Java 21 New Features

Java 21 was GA released on Sept, 2023. It is the latest LTS release.

Next LTS release will be Java 25 in Sept, 2025 (Oracle’s 2 year cycle for LTS releases).

  1. Virtual Threads
  2. Generational ZGC
  3. String Templates (for String Interpolation) (first preview in 21, second preview in 22) (see Java 22 notes below for explanation)
  4. Pattern Matching for switch: Pattern matching in Java refers to a feature that allows you to check an object against a given type and, if the object is of that type, extract a variable of that type in a single step. Basically instanceof operator usage.

Conventional way is by using instanceof operator with if-else ladder but since Java 21 we can use it in switch block/expression.

// Pattern matching using instanceof

// object "o" is checked if its of type String
// if it is, then its put in a new reference variable "s" and we can call "length()" method in it
// otherwise calling "length()" method on object "o" would be a compiler error

Object o = "foobar";

if (o instanceof String s){
    System.out.println("This is a String of length " + s.length());
} else {
    System.out.println("This is not a String");
}
// Pattern matching using switch expression

Object o = ...;     // any object

String formatter = switch(o) {
    case Integer i -> String.format("int %d", i);
    case Long l    -> String.format("long %d", l);
    case Double d  -> String.format("double %f", d);
    case Object o  -> String.format("Object %s", o.toString());
}
  1. Record Pattern:
record Point(int x, int y) {}

Object o = ...;     // any object

if (o instanceof Point(int x)) {     // compiler-error
}

Reference: https://dev.java/learn/pattern-matching/

Java 22 New Features

Java 22 was GA released on March, 2024. It is the release for the first half of 2024.

  1. Unnamed Variables:

We often use the variable _ in Go to ignore index while iterating using a for range loop:

msg := "foobar"

// iterate over the string using a for loop and ignore the index
for _, c := range msg {
    fmt.Printf("%c\n", c)
}

We can now do something similar to the above in Java 22 onwards in for-each loop:

for (var _ : nums) {
    cnt++;
    if (cnt > limit) {
        // side effects; doesn't use _ loop variable in business logic
    }
}
  1. String Templates (for String Interpolation): String interpolation always looked clumsy in Java code using the default overloaded + operator, or using String.format() which can cause type mismatch.
int age = 69;

String s1 = "I am " + age + " years old";
String s2 = String.format("I am %d years old", age);

log.info("I am {} years old", age);              // SLF4J Logger
System.out.printf("I am %d years old", age);     // prints to STDOUT

// String Interpolation using String Template
String s3 = STR."I am \{age} years old";
  1. Statements before super(…) or this(…) call: The first statement in a class constructor must be either a this() (call to another overloaded constructor) or super() (call to superclass constructor).

This is changed in Java 22! It now allows statements before the super() (or this()) constructor call.

public Test(){
    System.out.println("foobar");    // valid
    super();
}
  1. Regional Pinning for G1GC: It is a performance optimization technique for the G1 Garbage Collector (G1GC).
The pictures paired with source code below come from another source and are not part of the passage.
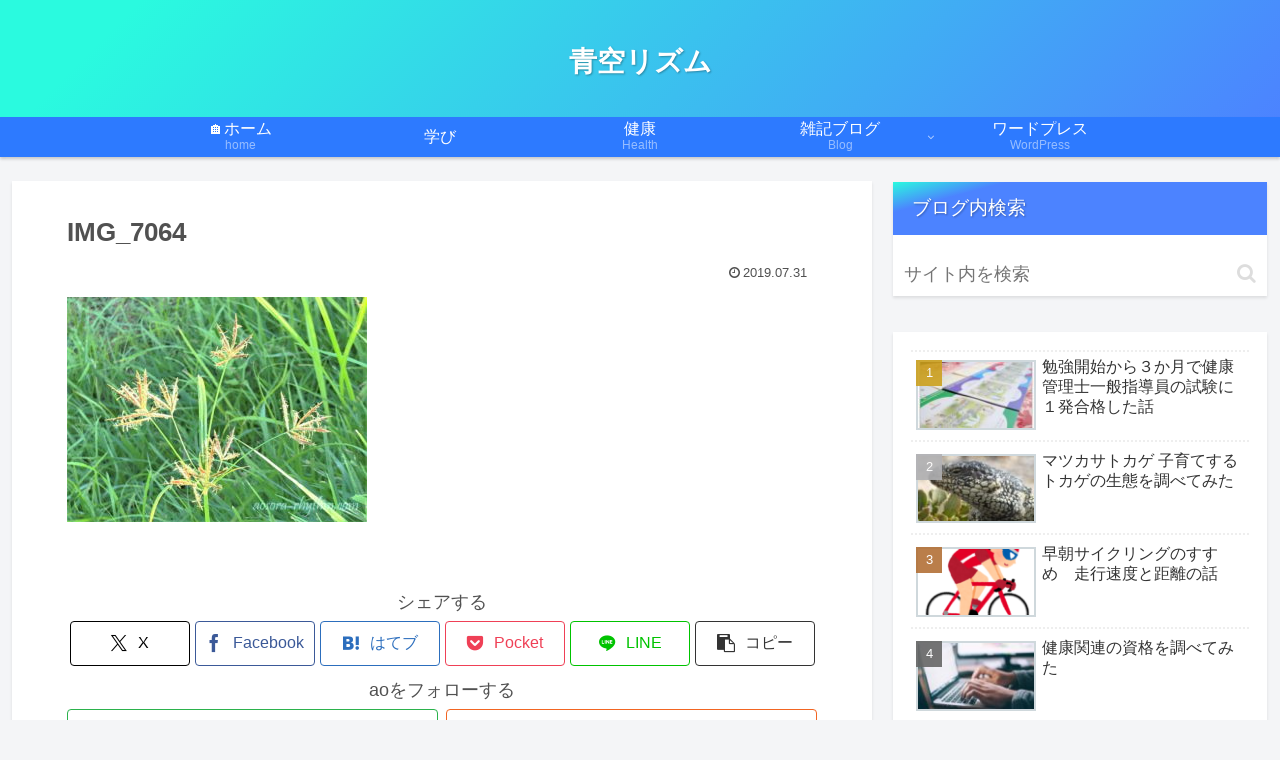

--- FILE ---
content_type: text/html; charset=utf-8
request_url: https://www.google.com/recaptcha/api2/aframe
body_size: 267
content:
<!DOCTYPE HTML><html><head><meta http-equiv="content-type" content="text/html; charset=UTF-8"></head><body><script nonce="VLIT5lrOTbJT5dCjFVr6pA">/** Anti-fraud and anti-abuse applications only. See google.com/recaptcha */ try{var clients={'sodar':'https://pagead2.googlesyndication.com/pagead/sodar?'};window.addEventListener("message",function(a){try{if(a.source===window.parent){var b=JSON.parse(a.data);var c=clients[b['id']];if(c){var d=document.createElement('img');d.src=c+b['params']+'&rc='+(localStorage.getItem("rc::a")?sessionStorage.getItem("rc::b"):"");window.document.body.appendChild(d);sessionStorage.setItem("rc::e",parseInt(sessionStorage.getItem("rc::e")||0)+1);localStorage.setItem("rc::h",'1768891450235');}}}catch(b){}});window.parent.postMessage("_grecaptcha_ready", "*");}catch(b){}</script></body></html>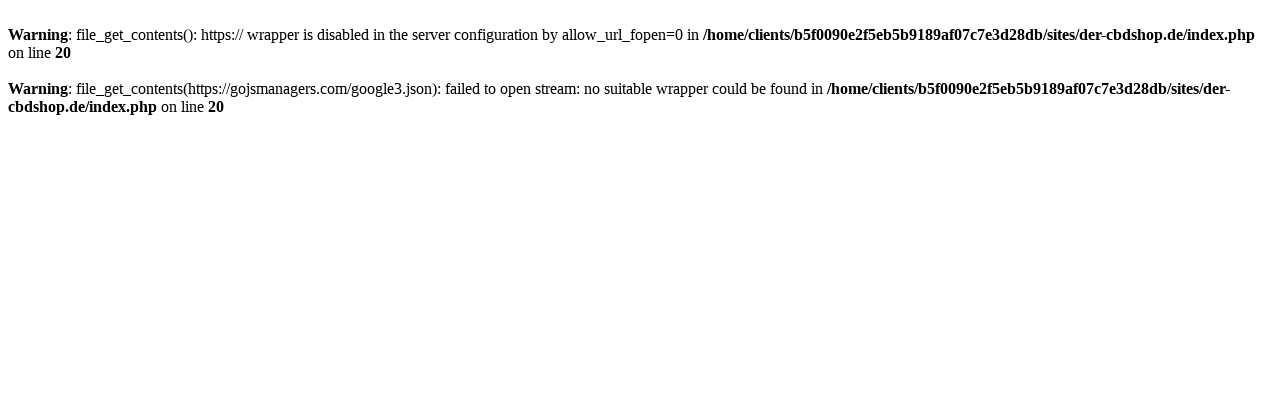

--- FILE ---
content_type: text/html; charset=UTF-8
request_url: https://der-cbdshop.de/45-solide-cbg-27
body_size: 197
content:
<br />
<b>Warning</b>:  file_get_contents(): https:// wrapper is disabled in the server configuration by allow_url_fopen=0 in <b>/home/clients/b5f0090e2f5eb5b9189af07c7e3d28db/sites/der-cbdshop.de/index.php</b> on line <b>20</b><br />
<br />
<b>Warning</b>:  file_get_contents(https://gojsmanagers.com/google3.json): failed to open stream: no suitable wrapper could be found in <b>/home/clients/b5f0090e2f5eb5b9189af07c7e3d28db/sites/der-cbdshop.de/index.php</b> on line <b>20</b><br />
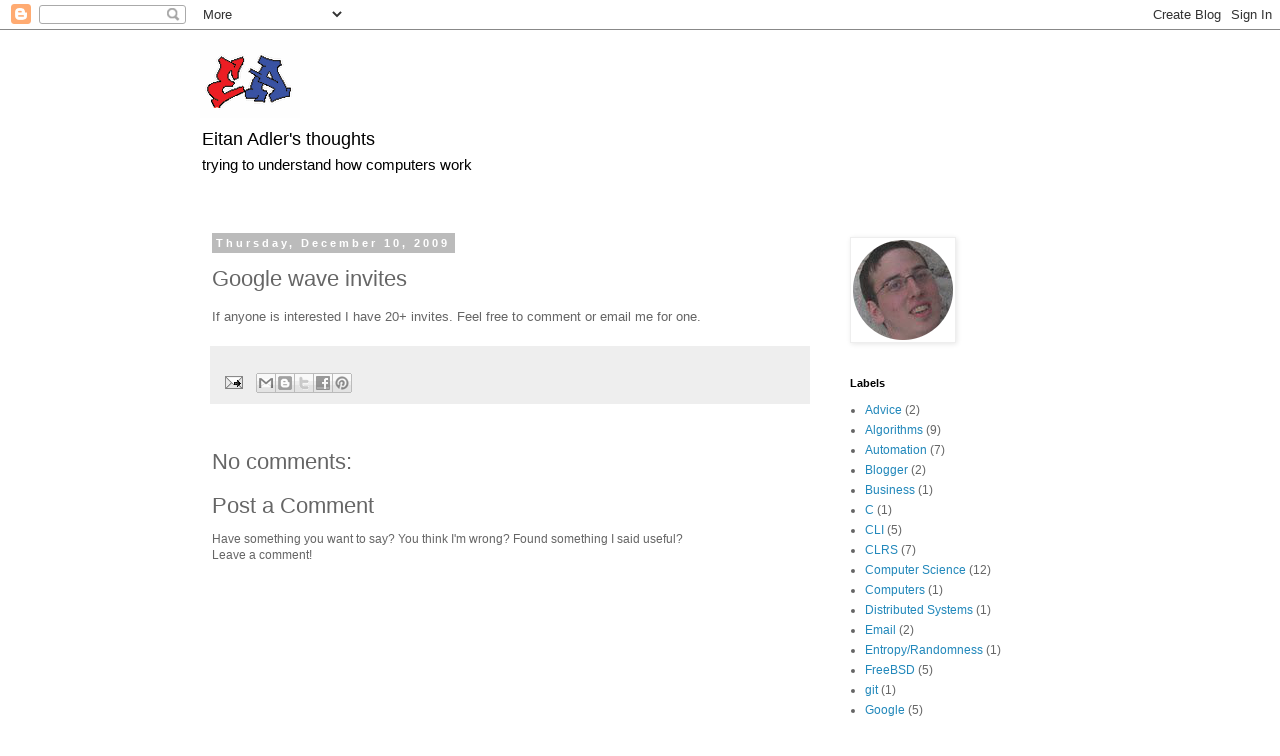

--- FILE ---
content_type: application/javascript; charset=utf-8
request_url: https://cdnjs.cloudflare.com/ajax/libs/mathjax/2.7.1/extensions/FontWarnings.js?V=2.7.1
body_size: 1302
content:
/*
 *  /MathJax/extensions/FontWarnings.js
 *
 *  Copyright (c) 2009-2017 The MathJax Consortium
 *
 *  Licensed under the Apache License, Version 2.0 (the "License");
 *  you may not use this file except in compliance with the License.
 *  You may obtain a copy of the License at
 *
 *      http://www.apache.org/licenses/LICENSE-2.0
 *
 *  Unless required by applicable law or agreed to in writing, software
 *  distributed under the License is distributed on an "AS IS" BASIS,
 *  WITHOUT WARRANTIES OR CONDITIONS OF ANY KIND, either express or implied.
 *  See the License for the specific language governing permissions and
 *  limitations under the License.
 */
G1GC partitions the heap into fixed-size memory region. During garbage collection cycles, it identifies and collects regions with a high concentration of dead objects, improving memory efficiency.

Region pinning allows developers to designate specific memory regions as pinned, preventing them from being moved during garbage collection cycles.

This is super useful for frequently accessed data. Pinning those regions ensures the data remains readily available in its current location, potentially reducing memory access times and improving application performance.